Ces députés ne comprennent pas pourquoi aucune enquête interne n'a pas été diligentée dès qu'il est apparu qu'un homme était décédé après son passage dans une cellule de l'aéroport de Charleroi.

"Comme la plupart de mes collègues, je ne suis pas convaincu. Des actes auraient dû être posés immédiatement pour connaître la situation compte tenu des signaux qui étaient émis", a souligné le chef de groupe PS, Ahmed Laaouej.

"Ça me fait penser à cette phrase: circulez, y a rien à voir", a dit pour sa part Vanessa Matz (cdH) qui a dénoncé une "inaction coupable".

"Vous êtes dans le déni de responsabilité", a lancé Hervé Rigot (PS) à M. Jambon.

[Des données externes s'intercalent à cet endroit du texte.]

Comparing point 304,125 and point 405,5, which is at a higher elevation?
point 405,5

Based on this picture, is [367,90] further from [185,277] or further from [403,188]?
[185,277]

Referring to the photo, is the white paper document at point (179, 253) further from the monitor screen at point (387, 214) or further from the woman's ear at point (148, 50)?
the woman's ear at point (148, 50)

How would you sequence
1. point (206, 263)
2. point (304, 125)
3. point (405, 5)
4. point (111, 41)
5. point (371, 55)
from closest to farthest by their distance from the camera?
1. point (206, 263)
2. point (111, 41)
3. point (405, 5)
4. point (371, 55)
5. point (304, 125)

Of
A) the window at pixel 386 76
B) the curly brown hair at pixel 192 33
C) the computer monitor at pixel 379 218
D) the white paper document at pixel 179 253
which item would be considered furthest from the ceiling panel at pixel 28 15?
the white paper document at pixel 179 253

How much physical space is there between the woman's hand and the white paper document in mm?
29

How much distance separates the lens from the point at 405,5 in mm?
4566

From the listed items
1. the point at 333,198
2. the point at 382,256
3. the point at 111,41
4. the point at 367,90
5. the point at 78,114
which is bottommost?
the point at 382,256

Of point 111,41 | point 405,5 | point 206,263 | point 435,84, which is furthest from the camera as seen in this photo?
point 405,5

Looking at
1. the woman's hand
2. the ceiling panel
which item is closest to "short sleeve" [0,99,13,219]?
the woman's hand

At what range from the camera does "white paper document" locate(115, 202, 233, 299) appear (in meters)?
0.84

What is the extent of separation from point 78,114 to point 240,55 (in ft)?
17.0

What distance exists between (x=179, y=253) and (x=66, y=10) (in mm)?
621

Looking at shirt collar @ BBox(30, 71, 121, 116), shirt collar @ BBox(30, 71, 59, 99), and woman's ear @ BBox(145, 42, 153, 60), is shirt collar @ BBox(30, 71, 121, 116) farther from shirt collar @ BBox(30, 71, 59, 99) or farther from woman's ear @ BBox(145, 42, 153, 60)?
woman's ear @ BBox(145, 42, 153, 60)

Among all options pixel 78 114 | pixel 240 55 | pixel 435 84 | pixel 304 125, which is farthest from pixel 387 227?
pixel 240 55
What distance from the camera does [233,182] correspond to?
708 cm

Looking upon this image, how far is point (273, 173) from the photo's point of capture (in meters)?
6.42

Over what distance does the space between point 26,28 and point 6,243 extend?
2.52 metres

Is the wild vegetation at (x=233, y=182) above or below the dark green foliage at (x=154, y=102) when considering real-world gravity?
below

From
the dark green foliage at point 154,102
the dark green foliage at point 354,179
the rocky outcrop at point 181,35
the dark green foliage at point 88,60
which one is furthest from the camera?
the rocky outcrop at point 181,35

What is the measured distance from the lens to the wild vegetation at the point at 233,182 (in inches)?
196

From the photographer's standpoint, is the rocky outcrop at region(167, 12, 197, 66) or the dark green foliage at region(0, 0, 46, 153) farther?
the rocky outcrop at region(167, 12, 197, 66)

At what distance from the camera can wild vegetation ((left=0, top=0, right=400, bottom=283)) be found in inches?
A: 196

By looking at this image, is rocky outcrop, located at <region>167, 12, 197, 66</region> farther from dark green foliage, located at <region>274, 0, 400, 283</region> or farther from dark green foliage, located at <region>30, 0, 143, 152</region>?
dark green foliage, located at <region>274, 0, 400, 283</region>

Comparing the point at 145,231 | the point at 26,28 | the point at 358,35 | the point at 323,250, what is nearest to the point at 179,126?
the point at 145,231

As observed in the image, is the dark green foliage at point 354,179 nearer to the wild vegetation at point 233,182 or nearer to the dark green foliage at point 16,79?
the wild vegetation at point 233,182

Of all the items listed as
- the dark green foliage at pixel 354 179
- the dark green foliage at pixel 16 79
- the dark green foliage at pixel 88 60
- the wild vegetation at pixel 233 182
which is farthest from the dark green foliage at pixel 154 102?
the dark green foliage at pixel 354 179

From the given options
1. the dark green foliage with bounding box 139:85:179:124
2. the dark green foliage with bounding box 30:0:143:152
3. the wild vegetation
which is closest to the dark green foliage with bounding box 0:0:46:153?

Un sentiment partagé par Zakia Khattabi qui s'interroge sur la notion de responsabilité politique individuelle en Belgique. Estimant qu'il n'a commis aucune faute, l'actuel ministre-président flamand n'entend pas démissionner. Or, aux yeux de l'écologiste, c'est là que le bât blesse. Elle en a appelé à une définition de la responsabilité ministérielle à l'anglaise.

"En cas de dysfonctionnement en raison de l'application d'une politique il semble normal que la reddition de comptes et la menace de démission pèse sur celui qui définit cette politique et on rétablit la chaîne de responsabilité: les fonctionnaires, les agents sont responsables devant leur ministre, qui l'est lui-même directement devant le Parlement, dont les membres sont eux-mêmes responsables devant les électeurs, mettant ainsi hors jeu les partis et leurs présidents", a-t-elle expliqué.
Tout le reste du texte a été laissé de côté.